[Collected data]
━━━━━━━━━━
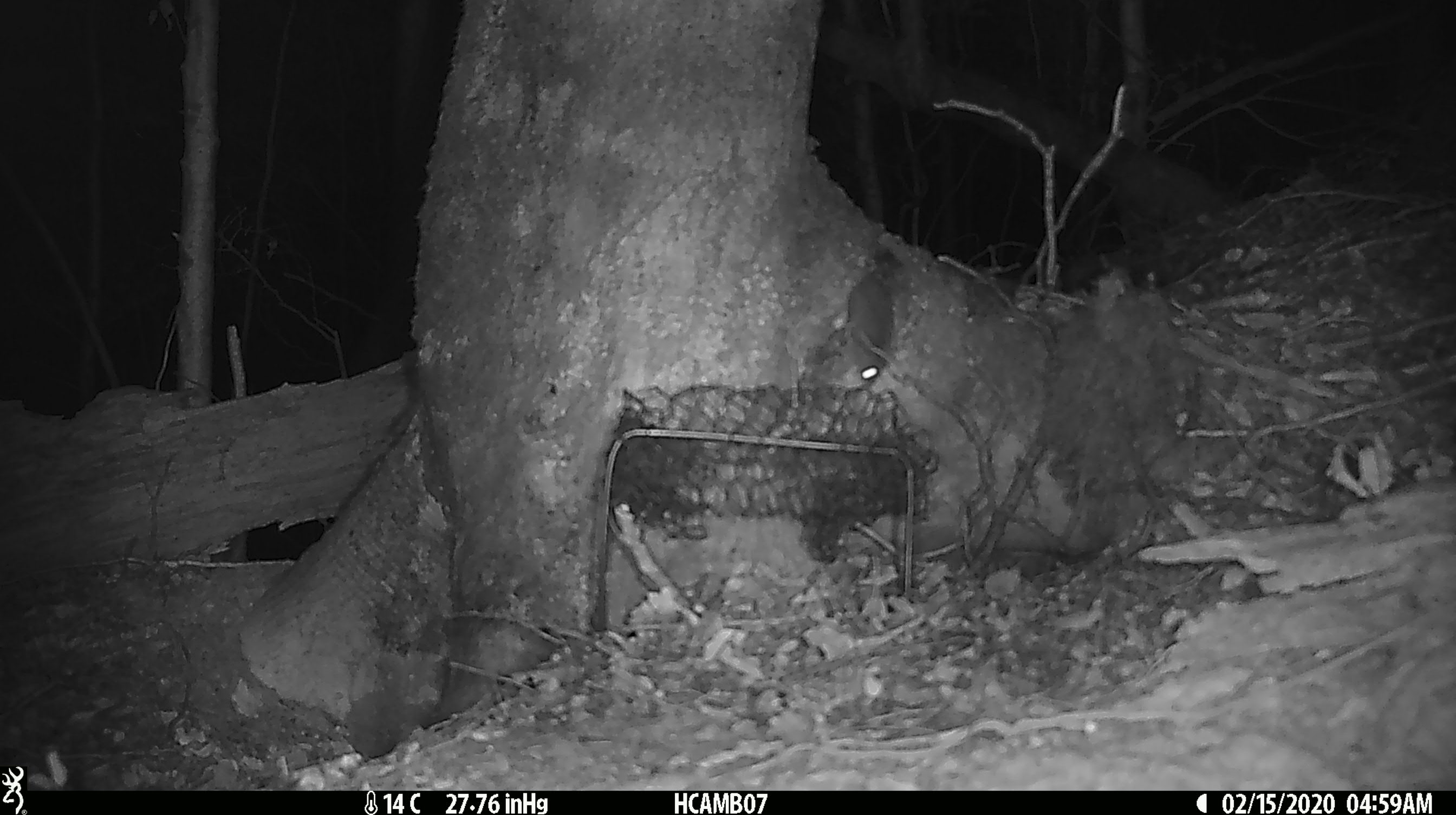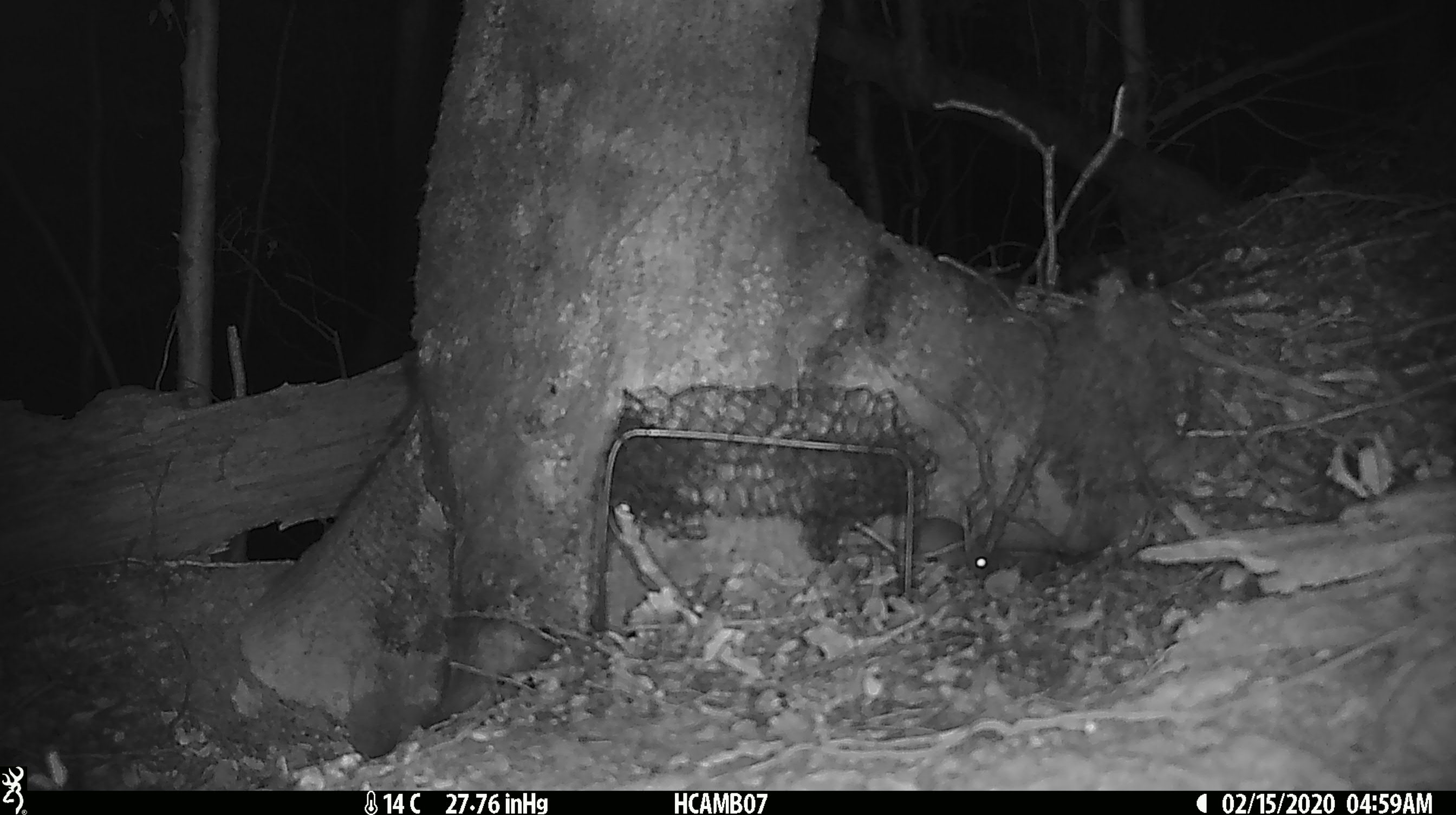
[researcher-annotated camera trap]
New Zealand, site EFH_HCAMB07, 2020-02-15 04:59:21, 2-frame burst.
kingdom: Animalia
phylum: Chordata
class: Mammalia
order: Rodentia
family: Muridae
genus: Mus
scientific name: Mus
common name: mouse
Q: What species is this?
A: Mouse (Mus).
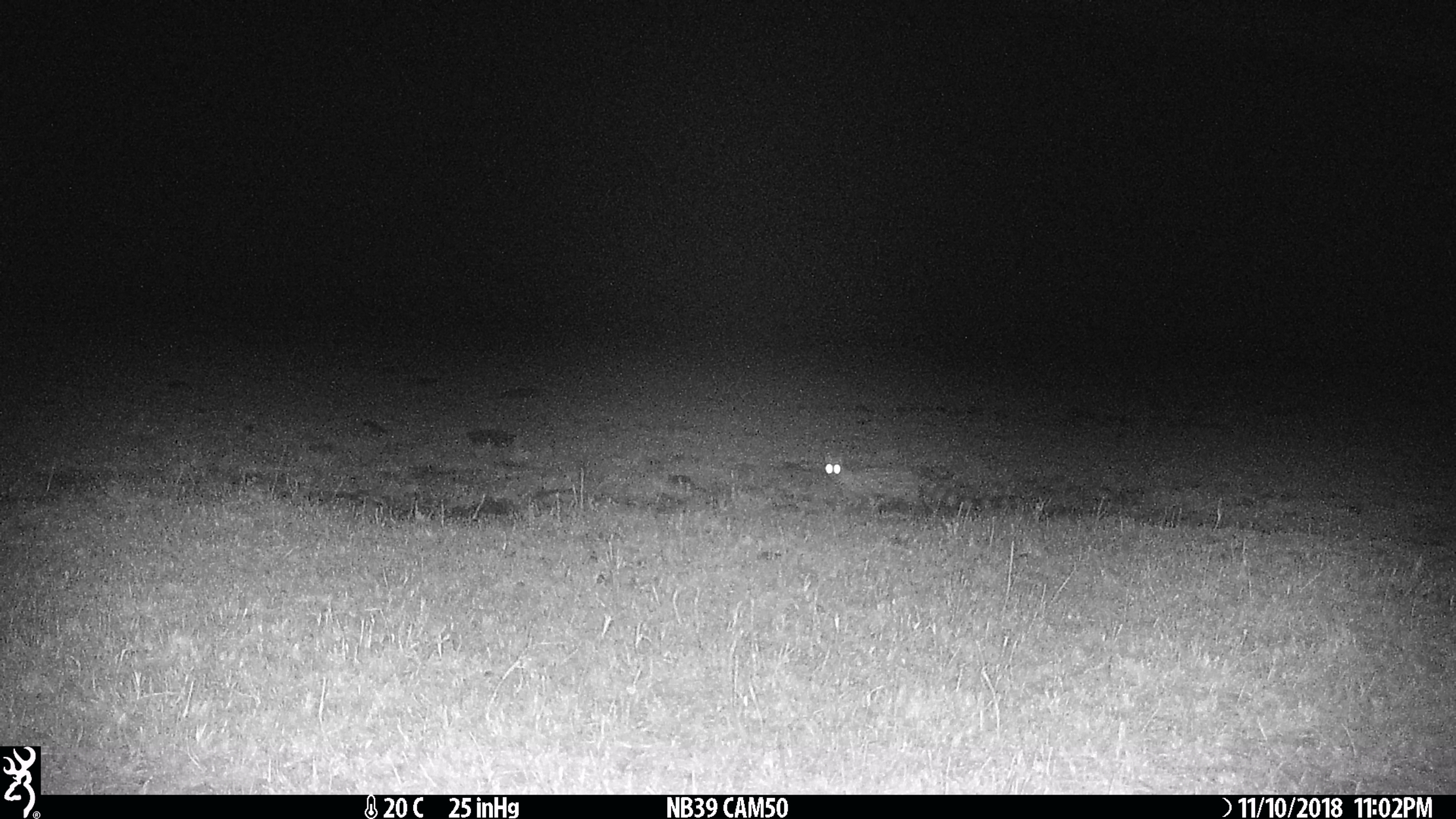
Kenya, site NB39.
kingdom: Animalia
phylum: Chordata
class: Mammalia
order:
━━━━━━━━━━
• _Your objective_:
With the images left out, set down each record exactly as it appears.

• _Answer_:
[researcher-annotated camera trap]
New Zealand, site EFH_HCAMB07, 2020-02-15 04:59:21, 2-frame burst.
kingdom: Animalia
phylum: Chordata
class: Mammalia
order: Rodentia
family: Muridae
genus: Mus
scientific name: Mus
common name: mouse
Q: What species is this?
A: Mouse (Mus).
Kenya, site NB39.
kingdom: Animalia
phylum: Chordata
class: Mammalia
order:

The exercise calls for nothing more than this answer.